VOTRE OBJECTIF → Recopiez le passage du texte fourni de « Si, dans le » à « comité du village. », en substituant « hameau » à « village ».

TEXTE FOURNI →
Les structures organisationnelles

Si, dans le modèle socialiste, tout tient à l’Etat et dans le modèle capitaliste tout tient au marché, dans l’idéologie solidariste tout tient aux organisations associatives. La méthode des fondateurs du solidarisme, recommandant « une espèce d’empirisme tâtonnant » (Bouglé, 2011 [1907], p. 130), nous permet de mettre en exergue trois types de structure collective qui coordonnent leurs activités pour réaliser le développement communautaire dans le village de Tifilkout : l’association Tifilkout, l’association Tafat et le comité du village.

DONNÉES PRÉSENTÉES →
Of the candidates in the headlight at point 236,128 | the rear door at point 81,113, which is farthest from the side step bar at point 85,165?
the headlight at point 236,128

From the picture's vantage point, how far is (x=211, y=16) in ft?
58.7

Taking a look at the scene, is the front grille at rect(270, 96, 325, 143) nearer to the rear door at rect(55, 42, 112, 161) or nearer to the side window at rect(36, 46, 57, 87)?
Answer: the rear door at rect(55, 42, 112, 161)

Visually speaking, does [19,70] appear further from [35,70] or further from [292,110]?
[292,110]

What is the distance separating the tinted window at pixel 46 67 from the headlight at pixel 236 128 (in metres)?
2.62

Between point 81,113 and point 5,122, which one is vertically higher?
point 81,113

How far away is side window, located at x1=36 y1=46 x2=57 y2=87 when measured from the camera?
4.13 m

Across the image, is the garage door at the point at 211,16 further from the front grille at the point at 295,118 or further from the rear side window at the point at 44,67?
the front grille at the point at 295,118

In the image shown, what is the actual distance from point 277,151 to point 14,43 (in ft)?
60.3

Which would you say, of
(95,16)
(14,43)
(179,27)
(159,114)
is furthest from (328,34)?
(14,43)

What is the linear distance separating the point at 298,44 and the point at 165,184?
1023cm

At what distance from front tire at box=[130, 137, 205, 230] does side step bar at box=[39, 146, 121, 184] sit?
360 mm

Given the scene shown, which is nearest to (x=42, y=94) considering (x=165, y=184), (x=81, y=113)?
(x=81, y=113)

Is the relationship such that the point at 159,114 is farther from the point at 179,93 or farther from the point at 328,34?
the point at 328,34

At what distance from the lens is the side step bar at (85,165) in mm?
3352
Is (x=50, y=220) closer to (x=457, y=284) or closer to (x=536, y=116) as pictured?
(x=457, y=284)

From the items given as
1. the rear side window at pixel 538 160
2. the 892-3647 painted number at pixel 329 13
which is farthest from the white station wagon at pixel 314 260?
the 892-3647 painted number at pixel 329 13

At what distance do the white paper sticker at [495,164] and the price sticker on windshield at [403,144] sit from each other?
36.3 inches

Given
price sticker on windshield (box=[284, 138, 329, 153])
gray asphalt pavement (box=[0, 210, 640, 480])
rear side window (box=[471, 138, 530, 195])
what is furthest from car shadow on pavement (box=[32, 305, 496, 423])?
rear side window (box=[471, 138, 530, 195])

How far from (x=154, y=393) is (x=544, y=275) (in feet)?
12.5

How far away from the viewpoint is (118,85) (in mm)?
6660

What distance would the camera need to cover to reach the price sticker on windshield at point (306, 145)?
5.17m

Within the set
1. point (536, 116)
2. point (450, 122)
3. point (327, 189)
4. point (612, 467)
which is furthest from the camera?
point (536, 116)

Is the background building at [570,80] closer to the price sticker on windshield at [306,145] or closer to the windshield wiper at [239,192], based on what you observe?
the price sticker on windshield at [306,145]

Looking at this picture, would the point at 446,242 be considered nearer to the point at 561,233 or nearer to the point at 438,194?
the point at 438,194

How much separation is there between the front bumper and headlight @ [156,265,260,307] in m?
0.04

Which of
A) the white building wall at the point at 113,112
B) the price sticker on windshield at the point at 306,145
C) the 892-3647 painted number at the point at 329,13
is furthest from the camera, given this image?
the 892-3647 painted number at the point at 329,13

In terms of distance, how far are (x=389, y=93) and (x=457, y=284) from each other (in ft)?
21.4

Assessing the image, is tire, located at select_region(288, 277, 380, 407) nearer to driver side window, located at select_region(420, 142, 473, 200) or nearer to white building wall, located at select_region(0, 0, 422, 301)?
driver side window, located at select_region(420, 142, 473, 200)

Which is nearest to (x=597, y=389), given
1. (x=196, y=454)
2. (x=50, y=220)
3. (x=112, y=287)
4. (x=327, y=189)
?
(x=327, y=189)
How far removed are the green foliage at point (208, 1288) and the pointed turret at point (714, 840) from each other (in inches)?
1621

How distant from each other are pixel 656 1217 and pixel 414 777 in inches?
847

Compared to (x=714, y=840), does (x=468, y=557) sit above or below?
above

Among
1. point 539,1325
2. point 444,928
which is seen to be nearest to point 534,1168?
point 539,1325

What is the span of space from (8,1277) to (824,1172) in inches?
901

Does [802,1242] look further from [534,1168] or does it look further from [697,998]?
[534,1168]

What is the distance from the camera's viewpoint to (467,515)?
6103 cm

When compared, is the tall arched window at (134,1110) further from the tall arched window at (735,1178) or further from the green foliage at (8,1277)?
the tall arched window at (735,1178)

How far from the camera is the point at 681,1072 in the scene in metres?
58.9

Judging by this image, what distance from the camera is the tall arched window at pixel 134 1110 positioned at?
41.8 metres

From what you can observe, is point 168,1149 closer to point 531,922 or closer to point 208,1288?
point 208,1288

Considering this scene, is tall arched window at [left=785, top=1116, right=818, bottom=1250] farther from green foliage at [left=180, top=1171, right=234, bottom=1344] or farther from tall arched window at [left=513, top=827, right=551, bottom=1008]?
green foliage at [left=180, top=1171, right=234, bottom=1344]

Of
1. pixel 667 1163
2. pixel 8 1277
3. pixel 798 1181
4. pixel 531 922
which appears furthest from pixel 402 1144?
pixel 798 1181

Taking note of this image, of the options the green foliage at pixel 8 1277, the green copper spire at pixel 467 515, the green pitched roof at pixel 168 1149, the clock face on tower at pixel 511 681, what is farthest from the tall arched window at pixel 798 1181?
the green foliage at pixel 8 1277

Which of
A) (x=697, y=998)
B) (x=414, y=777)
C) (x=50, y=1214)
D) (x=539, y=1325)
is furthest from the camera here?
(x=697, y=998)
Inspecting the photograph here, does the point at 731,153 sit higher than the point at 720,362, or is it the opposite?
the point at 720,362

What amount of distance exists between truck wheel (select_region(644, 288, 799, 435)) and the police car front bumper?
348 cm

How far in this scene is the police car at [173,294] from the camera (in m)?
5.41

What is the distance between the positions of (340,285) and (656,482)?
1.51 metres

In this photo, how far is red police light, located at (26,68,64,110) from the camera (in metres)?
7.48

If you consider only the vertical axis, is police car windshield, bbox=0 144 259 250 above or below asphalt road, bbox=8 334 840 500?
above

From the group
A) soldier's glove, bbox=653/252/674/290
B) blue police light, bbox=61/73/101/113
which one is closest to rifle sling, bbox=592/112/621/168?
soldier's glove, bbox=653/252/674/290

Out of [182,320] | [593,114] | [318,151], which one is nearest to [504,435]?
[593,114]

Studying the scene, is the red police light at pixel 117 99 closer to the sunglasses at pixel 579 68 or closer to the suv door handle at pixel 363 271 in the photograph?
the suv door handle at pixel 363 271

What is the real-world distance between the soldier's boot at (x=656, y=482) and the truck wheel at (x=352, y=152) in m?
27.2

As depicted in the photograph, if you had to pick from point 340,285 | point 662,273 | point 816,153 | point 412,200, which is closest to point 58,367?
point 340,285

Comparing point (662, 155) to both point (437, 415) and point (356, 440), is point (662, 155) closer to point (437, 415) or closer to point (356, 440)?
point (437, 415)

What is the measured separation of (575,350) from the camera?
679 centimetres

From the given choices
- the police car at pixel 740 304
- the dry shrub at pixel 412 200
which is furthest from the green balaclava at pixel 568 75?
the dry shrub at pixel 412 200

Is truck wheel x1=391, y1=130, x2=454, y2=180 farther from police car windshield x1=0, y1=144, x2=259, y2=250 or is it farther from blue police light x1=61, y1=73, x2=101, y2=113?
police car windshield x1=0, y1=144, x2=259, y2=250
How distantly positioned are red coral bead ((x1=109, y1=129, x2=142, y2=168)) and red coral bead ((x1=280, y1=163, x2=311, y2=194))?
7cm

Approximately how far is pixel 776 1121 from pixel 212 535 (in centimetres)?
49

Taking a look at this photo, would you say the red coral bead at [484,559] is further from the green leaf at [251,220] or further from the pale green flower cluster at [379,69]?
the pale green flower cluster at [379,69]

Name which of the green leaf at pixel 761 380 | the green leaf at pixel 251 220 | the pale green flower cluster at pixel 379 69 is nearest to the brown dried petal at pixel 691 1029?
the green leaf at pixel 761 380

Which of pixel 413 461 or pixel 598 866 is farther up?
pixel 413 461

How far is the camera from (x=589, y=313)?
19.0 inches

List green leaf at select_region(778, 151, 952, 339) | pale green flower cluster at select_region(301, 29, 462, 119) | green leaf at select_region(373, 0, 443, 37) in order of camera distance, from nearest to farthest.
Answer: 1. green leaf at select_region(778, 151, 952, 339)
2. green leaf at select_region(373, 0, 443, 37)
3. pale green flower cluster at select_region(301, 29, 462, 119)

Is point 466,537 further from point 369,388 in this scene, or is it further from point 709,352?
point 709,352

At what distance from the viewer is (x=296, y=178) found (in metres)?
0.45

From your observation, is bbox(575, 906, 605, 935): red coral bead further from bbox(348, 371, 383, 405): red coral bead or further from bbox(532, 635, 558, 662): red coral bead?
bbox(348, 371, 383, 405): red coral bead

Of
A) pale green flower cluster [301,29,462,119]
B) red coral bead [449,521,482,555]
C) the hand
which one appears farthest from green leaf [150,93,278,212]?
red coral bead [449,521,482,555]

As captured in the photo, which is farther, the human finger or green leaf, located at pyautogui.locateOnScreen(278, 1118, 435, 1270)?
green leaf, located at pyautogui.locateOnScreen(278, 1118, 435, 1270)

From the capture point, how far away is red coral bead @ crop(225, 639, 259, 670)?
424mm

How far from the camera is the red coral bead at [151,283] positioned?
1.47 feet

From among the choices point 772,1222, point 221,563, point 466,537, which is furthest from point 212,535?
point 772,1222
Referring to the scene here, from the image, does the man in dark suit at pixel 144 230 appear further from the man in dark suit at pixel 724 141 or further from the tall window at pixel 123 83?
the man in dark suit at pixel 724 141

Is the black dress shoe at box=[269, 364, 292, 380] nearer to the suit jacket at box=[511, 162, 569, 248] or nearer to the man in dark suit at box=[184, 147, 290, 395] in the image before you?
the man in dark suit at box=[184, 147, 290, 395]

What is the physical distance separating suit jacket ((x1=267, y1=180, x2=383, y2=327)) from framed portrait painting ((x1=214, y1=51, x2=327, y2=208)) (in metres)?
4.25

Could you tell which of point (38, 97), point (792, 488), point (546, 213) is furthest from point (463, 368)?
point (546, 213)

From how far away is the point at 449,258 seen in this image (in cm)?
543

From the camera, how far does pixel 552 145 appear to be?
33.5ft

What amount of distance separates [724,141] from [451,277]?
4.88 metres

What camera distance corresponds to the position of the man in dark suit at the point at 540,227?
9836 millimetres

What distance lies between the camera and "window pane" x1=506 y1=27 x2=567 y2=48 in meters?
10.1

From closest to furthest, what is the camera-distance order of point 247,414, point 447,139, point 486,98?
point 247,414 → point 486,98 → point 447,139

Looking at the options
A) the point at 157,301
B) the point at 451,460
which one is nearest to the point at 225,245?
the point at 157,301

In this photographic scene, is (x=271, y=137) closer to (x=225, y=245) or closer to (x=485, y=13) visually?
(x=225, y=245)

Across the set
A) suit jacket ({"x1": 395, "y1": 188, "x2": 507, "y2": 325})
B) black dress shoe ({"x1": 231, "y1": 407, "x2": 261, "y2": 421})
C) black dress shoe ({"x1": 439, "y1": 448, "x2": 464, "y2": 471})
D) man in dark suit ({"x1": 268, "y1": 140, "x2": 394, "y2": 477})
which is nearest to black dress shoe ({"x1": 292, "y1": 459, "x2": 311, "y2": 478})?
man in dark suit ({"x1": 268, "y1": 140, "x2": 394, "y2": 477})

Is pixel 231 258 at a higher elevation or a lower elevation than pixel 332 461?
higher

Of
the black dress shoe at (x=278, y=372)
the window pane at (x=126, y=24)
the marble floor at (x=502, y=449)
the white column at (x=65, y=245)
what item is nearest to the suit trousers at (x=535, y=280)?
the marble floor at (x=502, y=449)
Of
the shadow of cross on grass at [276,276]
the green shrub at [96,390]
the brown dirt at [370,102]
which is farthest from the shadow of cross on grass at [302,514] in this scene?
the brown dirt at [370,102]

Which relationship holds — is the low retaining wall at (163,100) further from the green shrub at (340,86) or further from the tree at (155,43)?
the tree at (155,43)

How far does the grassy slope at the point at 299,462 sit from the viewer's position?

RÉPONSE AU PROBLÈME →
Si, dans le modèle socialiste, tout tient à l’Etat et dans le modèle capitaliste tout tient au marché, dans l’idéologie solidariste tout tient aux organisations associatives. La méthode des fondateurs du solidarisme, recommandant « une espèce d’empirisme tâtonnant » (Bouglé, 2011 [1907], p. 130), nous permet de mettre en exergue trois types de structure collective qui coordonnent leurs activités pour réaliser le développement communautaire dans le hameau de Tifilkout : l’association Tifilkout, l’association Tafat et le comité du hameau.